Minggu, 01 Maret 2026

DPRD Kalsel Bahas Perubahan Raperda Pajak dan Retribusi Daerah untuk Optimalkan PAD

BANJARMASIN- Panitia Khusus (Pansus) I DPRD Provinsi Kalimantan Selatan menggelar rapat pembahasan Rancangan Peraturan Daerah (Raperda) tentang Perubahan Perda Nomor 1 Tahun 2024 mengenai Pajak dan Retribusi Daerah, bekerja sama dengan Biro Hukum dan Badan Pendapatan Daerah (Bapenda) Kalsel. Rapat dipimpin langsung oleh Ketua Pansus I, Muhammad Yani Helmi, Minggu (1/3/2026) malam.

Dalam rapat, Yani Helmi, yang akrab disapa Paman Yani, menekankan perlunya perubahan regulasi karena beberapa ketentuan dalam Perda saat ini dianggap kurang relevan dengan kondisi terkini. 

Ia menyoroti banyaknya unit penghasil pajak dari Satuan Organisasi Perangkat Daerah (SOPD) yang mencapai 54 unit.

Ia berharap, setiap unit dapat memberikan kontribusi optimal terhadap Anggaran Pendapatan dan Belanja Daerah (APBD) Kalsel.

"Secara substansi, ada beberapa hal yang perlu disesuaikan agar lebih relevan dan mampu mengoptimalkan pendapatan daerah tanpa membebani masyarakat,” ujarnya.

Yani Helmi menegaskan, perubahan regulasi harus dilakukan secara cermat dan terukur, tidak semata-mata berorientasi pada peningkatan Pendapatan Asli Daerah (PAD), tetapi juga tetap memperhatikan kondisi sosial dan ekonomi masyarakat.

Salah satu poin yang dibahas adalah skema opsen pajak, di mana saat ini 66 persen menjadi hak kabupaten/kota dan 34 persen provinsi. Skema ini perlu dikaji agar tidak meningkatkan beban masyarakat.

"Nah saya pikir ini jangan sampai memberatkan masyarakat. Alangkah eloknya pajak atau retribusi daerah tidak membebani warga,” tegasnya.

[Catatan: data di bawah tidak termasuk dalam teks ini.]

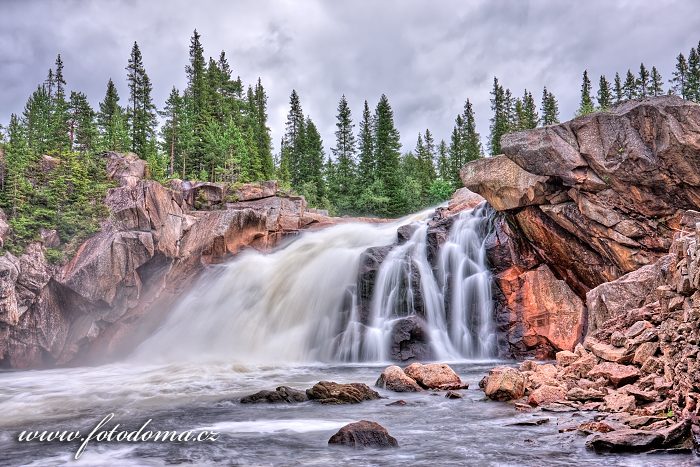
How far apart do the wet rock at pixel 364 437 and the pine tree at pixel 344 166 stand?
155ft

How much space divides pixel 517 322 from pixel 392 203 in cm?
3371

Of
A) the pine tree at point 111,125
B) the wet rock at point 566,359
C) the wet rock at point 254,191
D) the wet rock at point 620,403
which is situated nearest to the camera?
the wet rock at point 620,403

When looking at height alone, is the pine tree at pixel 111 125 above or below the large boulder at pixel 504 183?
above

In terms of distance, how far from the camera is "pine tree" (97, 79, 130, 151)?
45344 millimetres

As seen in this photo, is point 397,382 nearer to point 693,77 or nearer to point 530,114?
point 530,114

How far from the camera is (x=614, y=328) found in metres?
12.1

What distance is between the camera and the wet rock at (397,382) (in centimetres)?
1351

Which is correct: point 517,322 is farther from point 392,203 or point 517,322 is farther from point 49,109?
point 49,109

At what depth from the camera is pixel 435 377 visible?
45.0 feet

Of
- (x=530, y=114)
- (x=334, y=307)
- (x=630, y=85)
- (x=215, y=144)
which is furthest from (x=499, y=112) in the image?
(x=334, y=307)

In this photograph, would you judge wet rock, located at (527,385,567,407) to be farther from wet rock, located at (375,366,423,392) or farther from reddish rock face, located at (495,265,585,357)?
reddish rock face, located at (495,265,585,357)

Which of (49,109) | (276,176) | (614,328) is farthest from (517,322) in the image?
(49,109)

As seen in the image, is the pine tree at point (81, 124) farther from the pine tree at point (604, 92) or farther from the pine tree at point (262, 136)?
the pine tree at point (604, 92)

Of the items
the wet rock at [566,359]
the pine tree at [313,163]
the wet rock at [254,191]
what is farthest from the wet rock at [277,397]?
the pine tree at [313,163]
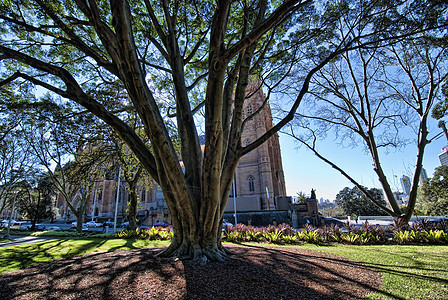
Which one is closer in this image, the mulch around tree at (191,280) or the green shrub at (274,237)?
the mulch around tree at (191,280)

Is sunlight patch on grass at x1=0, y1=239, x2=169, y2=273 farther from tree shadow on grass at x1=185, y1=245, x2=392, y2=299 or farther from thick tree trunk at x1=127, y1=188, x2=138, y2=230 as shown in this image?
tree shadow on grass at x1=185, y1=245, x2=392, y2=299

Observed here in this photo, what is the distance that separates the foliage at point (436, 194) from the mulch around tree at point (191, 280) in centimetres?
4082

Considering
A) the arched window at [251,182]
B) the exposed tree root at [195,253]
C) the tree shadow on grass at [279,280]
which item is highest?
the arched window at [251,182]

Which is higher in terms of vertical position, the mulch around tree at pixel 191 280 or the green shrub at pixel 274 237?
the mulch around tree at pixel 191 280

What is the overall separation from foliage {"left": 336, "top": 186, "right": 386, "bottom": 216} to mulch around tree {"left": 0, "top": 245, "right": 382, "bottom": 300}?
4177 centimetres

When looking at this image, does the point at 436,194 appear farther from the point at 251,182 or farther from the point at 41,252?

Pansus I juga menyoroti tarif Pajak Kendaraan Bermotor (PKB) yang saat ini 1,2 persen. Yani mengusulkan peninjauan kembali agar tarif bisa diturunkan menjadi 0,9 persen seperti pada 2024, jika perhitungan fiskal memungkinkan.

"Kalau disepakati forum rapat Pansus, ini sangat baik. Tapi tentu kita akan hitung-hitungan juga. Jangan sampai APBD kita justru anjlok,” jelasnya.

Yani berharap, hasil kajian dan simulasi perhitungan bersama perangkat daerah dapat menghasilkan formulasi terbaik, menjaga stabilitas pendapatan daerah sekaligus tidak membebani masyarakat.

Pansus I menargetkan pembahasan Raperda ini selesai pada Maret 2026. Namun, apabila pembahasan berlangsung alot, proses dapat diperpanjang demi menghasilkan regulasi yang matang, adil, dan berpihak pada kepentingan daerah serta masyarakat Kalsel. (sar/ali/jp).